Data records
■ ■ ■

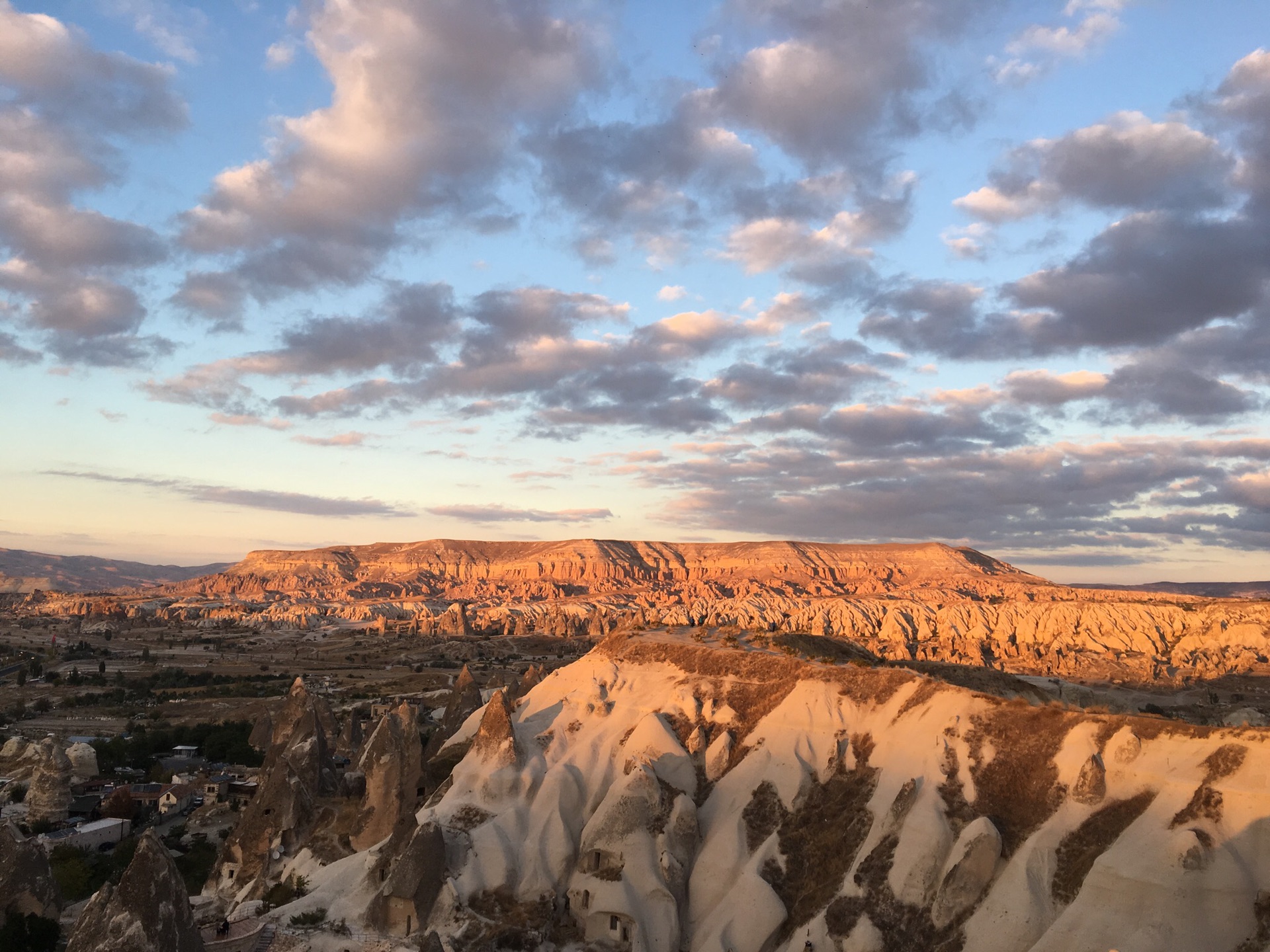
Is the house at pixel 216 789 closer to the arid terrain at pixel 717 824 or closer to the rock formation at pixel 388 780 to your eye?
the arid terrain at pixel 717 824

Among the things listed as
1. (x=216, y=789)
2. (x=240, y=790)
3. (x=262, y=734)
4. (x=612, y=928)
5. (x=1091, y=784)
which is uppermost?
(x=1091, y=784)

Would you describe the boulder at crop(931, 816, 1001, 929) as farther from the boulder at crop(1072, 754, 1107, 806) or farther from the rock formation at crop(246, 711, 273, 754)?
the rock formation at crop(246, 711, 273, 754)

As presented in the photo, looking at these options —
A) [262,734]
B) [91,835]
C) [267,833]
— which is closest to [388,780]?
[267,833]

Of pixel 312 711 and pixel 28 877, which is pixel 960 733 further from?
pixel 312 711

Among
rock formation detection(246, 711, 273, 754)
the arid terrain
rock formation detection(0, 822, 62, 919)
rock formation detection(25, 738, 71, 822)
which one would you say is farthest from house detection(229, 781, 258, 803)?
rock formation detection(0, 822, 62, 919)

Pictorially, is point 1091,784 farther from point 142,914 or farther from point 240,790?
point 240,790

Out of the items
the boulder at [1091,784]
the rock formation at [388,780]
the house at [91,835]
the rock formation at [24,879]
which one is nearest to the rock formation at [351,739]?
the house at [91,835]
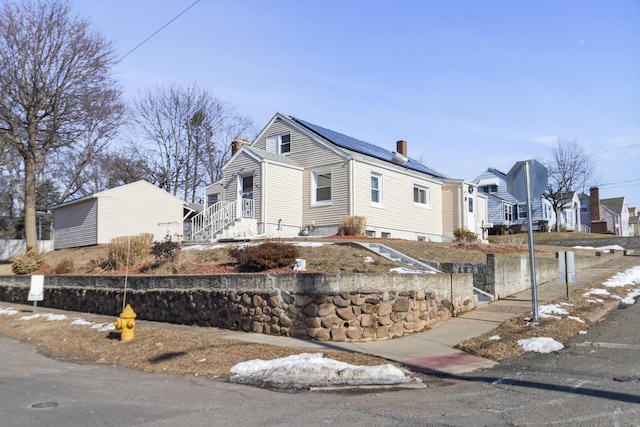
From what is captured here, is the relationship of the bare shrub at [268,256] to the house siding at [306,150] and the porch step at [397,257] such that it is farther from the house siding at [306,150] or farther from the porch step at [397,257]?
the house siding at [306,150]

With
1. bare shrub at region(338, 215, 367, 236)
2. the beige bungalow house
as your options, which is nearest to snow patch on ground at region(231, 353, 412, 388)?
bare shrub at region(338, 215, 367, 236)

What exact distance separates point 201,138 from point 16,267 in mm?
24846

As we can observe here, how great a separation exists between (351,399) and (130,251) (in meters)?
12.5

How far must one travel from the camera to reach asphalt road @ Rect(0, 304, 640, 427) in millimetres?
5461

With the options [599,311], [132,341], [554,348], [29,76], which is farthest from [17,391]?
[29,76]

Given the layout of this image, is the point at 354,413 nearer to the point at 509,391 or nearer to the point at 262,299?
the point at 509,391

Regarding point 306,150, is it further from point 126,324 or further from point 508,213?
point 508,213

■ ■ ■

### [AIM OF THE TASK]
From the entries above, extract each line that contains the word "boulder".

### [THE RESULT]
Would you describe the boulder at crop(931, 816, 1001, 929) as farther from the boulder at crop(1072, 754, 1107, 806) or farther from the rock formation at crop(246, 711, 273, 754)?
the boulder at [1091,784]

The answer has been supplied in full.